More Tests Used to Identify Myasthenia Gravis

Edrophonium Test
The edrophonium test requires the intravenous administration of edrophonium chloride, which is a drug that blocks the degradation (breakdown) of acetylcholine and temporarily increases the levels of acetylcholine at the neuromuscular junction.

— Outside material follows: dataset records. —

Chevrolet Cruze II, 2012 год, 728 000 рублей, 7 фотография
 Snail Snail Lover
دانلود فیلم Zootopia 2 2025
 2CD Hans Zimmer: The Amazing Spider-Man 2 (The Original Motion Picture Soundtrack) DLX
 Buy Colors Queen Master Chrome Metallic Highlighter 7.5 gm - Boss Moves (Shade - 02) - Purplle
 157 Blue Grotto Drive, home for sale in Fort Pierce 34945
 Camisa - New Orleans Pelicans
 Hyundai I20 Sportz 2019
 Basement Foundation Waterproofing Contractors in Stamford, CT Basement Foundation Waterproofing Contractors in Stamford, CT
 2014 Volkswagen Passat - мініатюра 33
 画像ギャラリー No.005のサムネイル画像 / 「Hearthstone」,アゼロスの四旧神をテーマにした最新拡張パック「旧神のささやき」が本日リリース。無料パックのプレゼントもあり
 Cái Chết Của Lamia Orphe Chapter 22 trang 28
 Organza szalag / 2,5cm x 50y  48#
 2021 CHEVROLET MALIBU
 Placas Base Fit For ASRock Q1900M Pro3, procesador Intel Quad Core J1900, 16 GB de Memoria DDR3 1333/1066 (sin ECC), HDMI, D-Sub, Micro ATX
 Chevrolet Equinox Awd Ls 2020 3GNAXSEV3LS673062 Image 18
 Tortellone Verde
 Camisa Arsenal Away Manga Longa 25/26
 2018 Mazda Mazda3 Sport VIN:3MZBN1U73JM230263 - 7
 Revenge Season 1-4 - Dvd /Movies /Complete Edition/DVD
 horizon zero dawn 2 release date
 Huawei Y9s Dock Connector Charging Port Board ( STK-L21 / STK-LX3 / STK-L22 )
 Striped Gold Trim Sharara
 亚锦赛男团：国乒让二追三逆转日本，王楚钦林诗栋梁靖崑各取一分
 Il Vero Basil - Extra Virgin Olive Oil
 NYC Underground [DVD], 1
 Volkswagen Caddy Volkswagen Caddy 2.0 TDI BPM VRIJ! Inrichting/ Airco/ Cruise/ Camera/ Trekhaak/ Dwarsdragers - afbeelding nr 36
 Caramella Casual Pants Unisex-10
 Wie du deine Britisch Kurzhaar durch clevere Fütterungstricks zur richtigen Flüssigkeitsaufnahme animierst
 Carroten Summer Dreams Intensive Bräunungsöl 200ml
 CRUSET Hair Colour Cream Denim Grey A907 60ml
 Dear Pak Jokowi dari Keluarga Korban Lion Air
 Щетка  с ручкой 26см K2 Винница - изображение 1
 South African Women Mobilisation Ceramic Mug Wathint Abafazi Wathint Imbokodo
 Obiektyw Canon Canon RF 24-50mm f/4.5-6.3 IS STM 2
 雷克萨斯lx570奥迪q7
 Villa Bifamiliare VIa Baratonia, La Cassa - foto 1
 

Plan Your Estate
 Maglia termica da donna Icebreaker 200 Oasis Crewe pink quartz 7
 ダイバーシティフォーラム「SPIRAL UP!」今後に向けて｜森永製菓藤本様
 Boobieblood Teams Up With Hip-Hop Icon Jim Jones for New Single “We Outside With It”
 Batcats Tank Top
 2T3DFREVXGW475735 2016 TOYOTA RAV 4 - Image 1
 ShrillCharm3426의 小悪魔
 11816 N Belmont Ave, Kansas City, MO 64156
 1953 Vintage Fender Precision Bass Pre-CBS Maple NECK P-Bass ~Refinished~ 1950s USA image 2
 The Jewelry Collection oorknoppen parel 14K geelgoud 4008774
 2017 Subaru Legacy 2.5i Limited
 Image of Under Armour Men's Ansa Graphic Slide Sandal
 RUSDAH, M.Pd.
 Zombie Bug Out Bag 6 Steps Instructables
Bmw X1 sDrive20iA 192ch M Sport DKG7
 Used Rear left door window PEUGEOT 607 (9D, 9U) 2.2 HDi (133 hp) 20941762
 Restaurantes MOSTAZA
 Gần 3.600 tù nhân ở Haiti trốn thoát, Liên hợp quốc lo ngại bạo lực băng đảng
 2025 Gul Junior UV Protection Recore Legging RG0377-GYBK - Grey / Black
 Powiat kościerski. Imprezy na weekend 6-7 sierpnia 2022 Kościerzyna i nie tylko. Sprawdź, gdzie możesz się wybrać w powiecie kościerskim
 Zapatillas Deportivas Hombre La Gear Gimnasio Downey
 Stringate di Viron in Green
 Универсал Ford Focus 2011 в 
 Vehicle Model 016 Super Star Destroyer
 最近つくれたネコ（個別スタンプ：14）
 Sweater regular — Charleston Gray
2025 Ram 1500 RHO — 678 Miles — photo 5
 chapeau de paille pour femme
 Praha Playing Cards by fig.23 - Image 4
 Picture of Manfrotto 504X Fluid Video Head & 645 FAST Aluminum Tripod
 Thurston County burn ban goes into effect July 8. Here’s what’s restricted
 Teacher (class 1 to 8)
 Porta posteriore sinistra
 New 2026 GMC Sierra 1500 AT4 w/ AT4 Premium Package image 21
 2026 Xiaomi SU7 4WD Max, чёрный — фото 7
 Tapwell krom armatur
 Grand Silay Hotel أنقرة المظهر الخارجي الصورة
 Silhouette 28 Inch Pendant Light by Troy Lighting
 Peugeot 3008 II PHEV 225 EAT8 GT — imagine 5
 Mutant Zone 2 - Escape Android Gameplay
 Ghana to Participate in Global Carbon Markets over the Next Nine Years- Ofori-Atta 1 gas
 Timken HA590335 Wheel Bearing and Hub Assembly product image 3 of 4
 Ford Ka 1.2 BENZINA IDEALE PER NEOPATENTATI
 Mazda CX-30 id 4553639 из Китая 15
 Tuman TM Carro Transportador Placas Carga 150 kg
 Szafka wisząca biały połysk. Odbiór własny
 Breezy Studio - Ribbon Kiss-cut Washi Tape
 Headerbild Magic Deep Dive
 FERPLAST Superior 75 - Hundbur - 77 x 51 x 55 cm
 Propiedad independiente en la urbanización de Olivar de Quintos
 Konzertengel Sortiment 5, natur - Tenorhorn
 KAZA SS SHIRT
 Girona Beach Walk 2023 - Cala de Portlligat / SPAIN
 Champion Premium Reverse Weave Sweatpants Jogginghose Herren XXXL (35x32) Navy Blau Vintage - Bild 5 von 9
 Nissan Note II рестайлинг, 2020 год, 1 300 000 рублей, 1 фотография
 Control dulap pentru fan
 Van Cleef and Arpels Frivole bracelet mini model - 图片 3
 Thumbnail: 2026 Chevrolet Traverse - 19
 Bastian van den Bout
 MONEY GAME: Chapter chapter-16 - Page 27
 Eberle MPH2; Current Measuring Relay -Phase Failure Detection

In people with ocular myasthenia gravis, edrophonium chloride will briefly relieve weakness.
  
Nerve Conduction Study
A nerve conduction study tests for specific muscle "fatigue" by repetitive nerve stimulation. This test records weakening muscle responses when the nerves are repetitively stimulated.
 
Single Fiber Electromyography (EMG)
During a single fiber electromyography (EMG), single muscle fibers are stimulated by electrical impulses. This procedure can detect impaired nerve-to-muscle transmission. An EMG will measure the electrical potential of muscle cells. Muscle fibers in patients with myasthenia gravis, as well as other neuromuscular disorders, do not respond as well to repeated electrical stimulation compared to muscles of normal individuals.
 
Computed Tomography (CT) Scan
A computed tomography (CT) scan may be used to identify an abnormal thymus gland or the presence of a thymoma, which is a tumor of the thymus gland.
 
Pulmonary Function Test
A pulmonary function test, which measures breathing strength, helps predict whether respiration may fail and lead to a myasthenic crisis.